Nous avons récemment racheté le groupe Flo – un groupe coté en bourse, mais qui était en état de faillite –, propriétaire, entre autres, de la grande enseigne Hippopotamus et de quelques fleurons parisiens tels que La Coupole.
S'agissant de l'enseigne Hippopotamus, nous avons changé l'offre et remis les cuisines et les cuisiniers en action. En effet, nous avons arrêté ce qu'on appelle la « quatrième gamme », à savoir les produits préparés d'avance, et les sauces en poudre, pour proposer des sauces cuisinées maison ; nous avons remis du produit brut en cuisine et nous sommes passés sur des approvisionnements France, en particulier s'agissant du poulet et d'une partie du boeuf. Enfin, pour les menus enfants, nous proposons du steak haché bio.
Ce changement a entraîné une reprise de l'activité : alors que le chiffre d'affaires du groupe était négatif depuis vingt-cinq trimestres, il est, depuis notre reprise, passé sur des trends positifs, ce qui montre que nos recettes de restaurateur « pur jus » fonctionnent, et qu'il s'agit bien d'une demande des clients.
Je vous livre maintenant quelques chiffres concernant le groupe : 14 millions de repas assis par an ; près de 30 000 collaborateurs ; une croissance de 20 % par an ; et une création nette de plus de 6 000 postes par an – hors turn over.
La restauration est un métier de service : l'humain et le savoir-faire en sont le coeur. Les restaurants sont animés par des restaurateurs, des cuisiniers ; nous ne sommes pas un groupe industriel, je tiens à le préciser. Nous sommes, au contraire, un groupe très agile et très proche du terrain, en lien avec ma culture et celle de l'ensemble de mes collaborateurs.
Le groupe ne possède pas de cuisine centrale. S'agissant de la restauration commerciale, ce sont 90 % de produits bruts qui entrent dans nos cuisines. Par ailleurs, et c'est une spécificité du groupe, les achats dépendent du marketing ; c'est donc bien le produit qui prime et nous anime, et non le prix.
Le groupe Bertrand est un groupe de restauration multisegments et un groupe national ; nous avons effet très peu d'activités à l'international. Un groupe qui réfléchit à sa mutation, et doit se positionner sur le digital et sur la question de la livraison ; des enjeux fondamentaux. Mais nous devons également réfléchir à des sujets aussi variés que l'approvisionnement, la lisibilité et la traçabilité des produits ou le tri des déchets ; des questions essentielles pour nous comme pour nos clients.
Je vous remercie pour cette présentation liminaire claire et concise. Vous nous dites ne pas être rompus à cet exercice, je vous rassure, nous le sommes à peine un peu plus que vous !
Au titre de votre expérience professionnelle de la restauration qui est, vous l'avez dit, très longue, avez-vous constaté, ces dernières années, des évolutions significatives dans les comportements alimentaires de vos clients, relatives notamment à des attentes nutritionnelles ? Avez-vous été amené à répondre à des demandes précises de vos clients ? Proposez-vous, par exemple, une alternative végétarienne ? Des produits bio – vous avez parlé de steak haché bio pour les enfants ? S'agissant de vos approvisionnements, une partie est-elle bio ?

### Données fournies

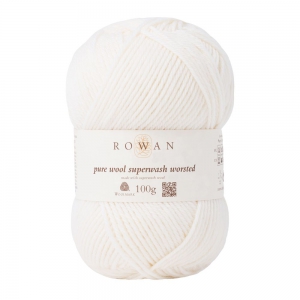 Rowan Pure Wool Superwash Worsted - Pelote de 100 gr - 101 Ivory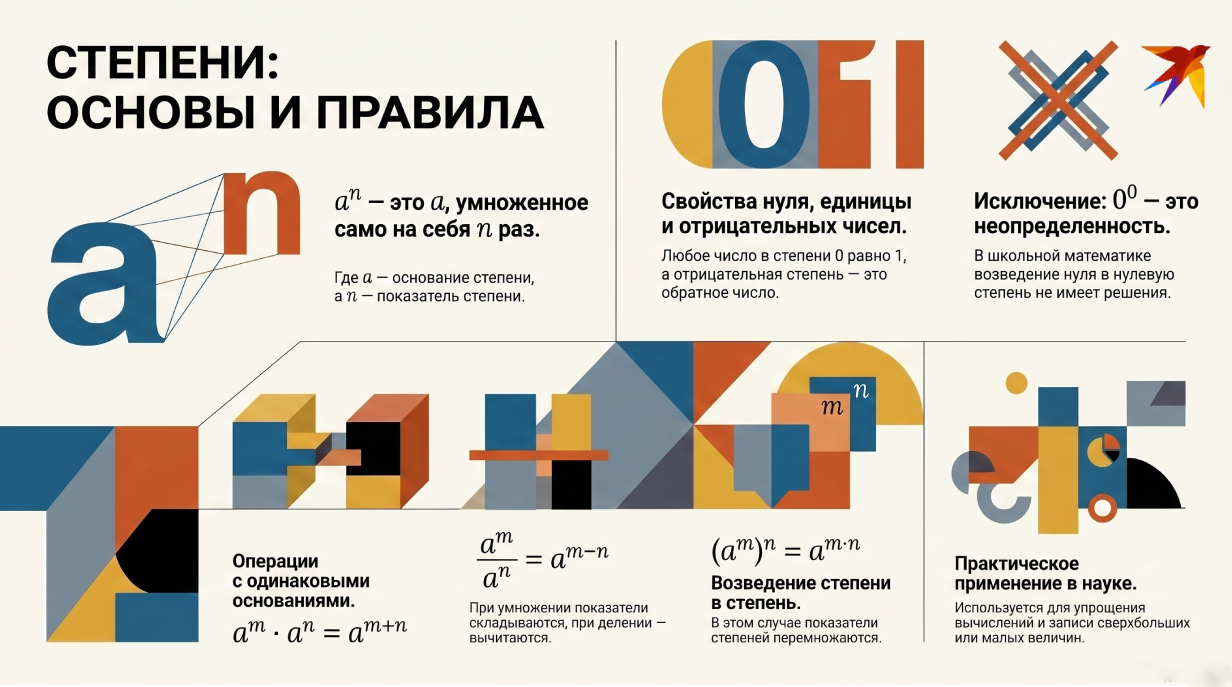 Инфографика степеней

### Consigne
Recopiez mot pour mot le passage du texte sur le groupe de restauration, en commençant par « Je vous remercie » et en allant jusqu'à « plus que vous ! ».

### Corrigé rédigé
Je vous remercie pour cette présentation liminaire claire et concise. Vous nous dites ne pas être rompus à cet exercice, je vous rassure, nous le sommes à peine un peu plus que vous !